## SHORT EXERCISE 1
Write out the passage about the ad targeting Mia Love's record again in full, word for word.

## PASSAGE TO READ

▬▬▬▬▬▬▬▬▬▬

"Jim Matheson's liberal friends have revved up their attack machine to distort and cherry pick Mia Love's record in an attempt to distract Utah voters from four years of failed Obama-Matheson policies," campaign spokesman Brian Somers said.
Meanwhile, Democrats scheduled another event that perhaps would draw some attention away from the Republican convention: the opening of President Barack Obama's Utah campaign office in Salt Lake City.
The Democratic House Majority PAC launched a two-week ad campaign blasting Love's record as mayor and city council member in Saratoga Springs. Andy Stone, communications director for the PAC, said the launch was intentionally timed to coincide with Love's speech.
The ad said: "On the Saratoga Springs City Council, Love voted to raise property taxes three times, up 116 percent in one year, and allowed spending to nearly double. And as mayor, Love took a 30 percent pay increase. If you like how she raised taxes in Utah, you'll love Mia Love in Congress.
Alexandria Lapp, executive director of the PAC, said the ad is part of "our paid media offensive to hold Republican candidates accountable and reveal the truth to voters." The ad can be seen online at http://bit.ly/Ou33fo.
Somers defended Love's local government record.
"On Mia Love's watch, Saratoga Springs has attracted new businesses, new jobs, balanced its budget every year, and received the highest bond rating available to it. Contrast this with the Obama-Matheson record of anemic economic growth, record sustain unemployment, trillion dollar annual deficits and a national bond rating downgrade."

▬▬▬▬▬▬▬▬▬▬

## Stored entries
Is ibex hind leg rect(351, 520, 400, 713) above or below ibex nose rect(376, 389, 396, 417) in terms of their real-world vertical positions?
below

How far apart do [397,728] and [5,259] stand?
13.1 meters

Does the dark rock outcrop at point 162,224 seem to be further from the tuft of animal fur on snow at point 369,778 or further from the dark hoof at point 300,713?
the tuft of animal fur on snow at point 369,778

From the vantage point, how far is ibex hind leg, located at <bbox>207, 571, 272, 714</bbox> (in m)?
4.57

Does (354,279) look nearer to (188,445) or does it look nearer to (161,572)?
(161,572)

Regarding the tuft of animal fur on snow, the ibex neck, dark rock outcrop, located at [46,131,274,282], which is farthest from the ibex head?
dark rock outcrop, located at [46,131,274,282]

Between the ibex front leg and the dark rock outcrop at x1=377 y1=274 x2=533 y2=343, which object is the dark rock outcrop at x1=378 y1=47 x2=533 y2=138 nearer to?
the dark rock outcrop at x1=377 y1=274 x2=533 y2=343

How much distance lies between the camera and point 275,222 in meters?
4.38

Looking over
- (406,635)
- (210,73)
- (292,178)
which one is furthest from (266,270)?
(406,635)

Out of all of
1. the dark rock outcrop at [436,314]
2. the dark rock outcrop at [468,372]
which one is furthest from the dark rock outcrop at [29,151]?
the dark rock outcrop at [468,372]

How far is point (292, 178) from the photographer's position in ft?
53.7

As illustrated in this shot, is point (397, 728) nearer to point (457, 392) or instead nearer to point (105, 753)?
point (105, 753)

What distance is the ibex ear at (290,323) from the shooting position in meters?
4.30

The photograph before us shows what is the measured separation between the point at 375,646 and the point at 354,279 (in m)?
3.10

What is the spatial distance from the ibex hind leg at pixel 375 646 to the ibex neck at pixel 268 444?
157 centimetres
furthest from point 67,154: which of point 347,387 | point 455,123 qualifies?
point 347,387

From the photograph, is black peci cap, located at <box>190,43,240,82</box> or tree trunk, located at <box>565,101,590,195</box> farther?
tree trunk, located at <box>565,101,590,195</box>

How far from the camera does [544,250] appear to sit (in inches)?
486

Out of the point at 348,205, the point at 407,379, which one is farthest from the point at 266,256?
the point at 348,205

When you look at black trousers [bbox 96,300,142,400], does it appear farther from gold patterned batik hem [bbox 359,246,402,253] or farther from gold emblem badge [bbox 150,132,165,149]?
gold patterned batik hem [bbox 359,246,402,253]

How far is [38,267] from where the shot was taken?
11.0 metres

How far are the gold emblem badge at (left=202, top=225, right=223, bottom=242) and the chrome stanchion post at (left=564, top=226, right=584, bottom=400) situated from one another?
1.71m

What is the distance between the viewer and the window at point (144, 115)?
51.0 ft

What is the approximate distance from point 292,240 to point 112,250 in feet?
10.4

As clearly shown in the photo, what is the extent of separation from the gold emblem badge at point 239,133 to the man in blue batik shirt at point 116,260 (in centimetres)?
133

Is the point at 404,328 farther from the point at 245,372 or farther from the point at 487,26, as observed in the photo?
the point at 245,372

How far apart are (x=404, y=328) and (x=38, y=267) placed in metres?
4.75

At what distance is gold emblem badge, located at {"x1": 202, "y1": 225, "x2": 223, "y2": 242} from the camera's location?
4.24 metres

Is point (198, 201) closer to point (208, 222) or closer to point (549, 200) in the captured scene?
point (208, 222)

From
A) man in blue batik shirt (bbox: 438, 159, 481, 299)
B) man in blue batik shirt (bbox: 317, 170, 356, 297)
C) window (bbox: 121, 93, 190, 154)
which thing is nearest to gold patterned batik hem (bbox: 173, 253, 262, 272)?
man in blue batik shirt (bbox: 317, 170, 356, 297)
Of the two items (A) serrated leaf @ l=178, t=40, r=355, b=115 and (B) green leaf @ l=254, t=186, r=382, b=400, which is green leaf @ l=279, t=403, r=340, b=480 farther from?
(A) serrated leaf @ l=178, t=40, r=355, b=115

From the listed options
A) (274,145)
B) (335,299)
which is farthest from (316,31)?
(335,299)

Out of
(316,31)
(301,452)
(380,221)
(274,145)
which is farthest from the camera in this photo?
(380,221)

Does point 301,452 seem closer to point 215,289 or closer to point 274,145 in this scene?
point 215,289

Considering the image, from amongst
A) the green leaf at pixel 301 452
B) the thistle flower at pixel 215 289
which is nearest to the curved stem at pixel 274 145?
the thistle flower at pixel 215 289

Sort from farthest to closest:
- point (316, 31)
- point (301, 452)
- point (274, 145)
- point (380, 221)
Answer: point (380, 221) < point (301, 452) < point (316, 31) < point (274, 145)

▬▬▬▬▬▬▬▬▬▬

## SHORT EXERCISE 2
Report every line of the records that contains the word "green".

## FINISHED ANSWER 1
"Jim Matheson's liberal friends have revved up their attack machine to distort and cherry pick Mia Love's record in an attempt to distract Utah voters from four years of failed Obama-Matheson policies," campaign spokesman Brian Somers said.
Meanwhile, Democrats scheduled another event that perhaps would draw some attention away from the Republican convention: the opening of President Barack Obama's Utah campaign office in Salt Lake City.
The Democratic House Majority PAC launched a two-week ad campaign blasting Love's record as mayor and city council member in Saratoga Springs. Andy Stone, communications director for the PAC, said the launch was intentionally timed to coincide with Love's speech.
The ad said: "On the Saratoga Springs City Council, Love voted to raise property taxes three times, up 116 percent in one year, and allowed spending to nearly double. And as mayor, Love took a 30 percent pay increase. If you like how she raised taxes in Utah, you'll love Mia Love in Congress.
Alexandria Lapp, executive director of the PAC, said the ad is part of "our paid media offensive to hold Republican candidates accountable and reveal the truth to voters." The ad can be seen online at http://bit.ly/Ou33fo.
Somers defended Love's local government record.
"On Mia Love's watch, Saratoga Springs has attracted new businesses, new jobs, balanced its budget every year, and received the highest bond rating available to it. Contrast this with the Obama-Matheson record of anemic economic growth, record sustain unemployment, trillion dollar annual deficits and a national bond rating downgrade."

## FINISHED ANSWER 2
Of the two items (A) serrated leaf @ l=178, t=40, r=355, b=115 and (B) green leaf @ l=254, t=186, r=382, b=400, which is green leaf @ l=279, t=403, r=340, b=480 farther from?
A) the green leaf at pixel 301 452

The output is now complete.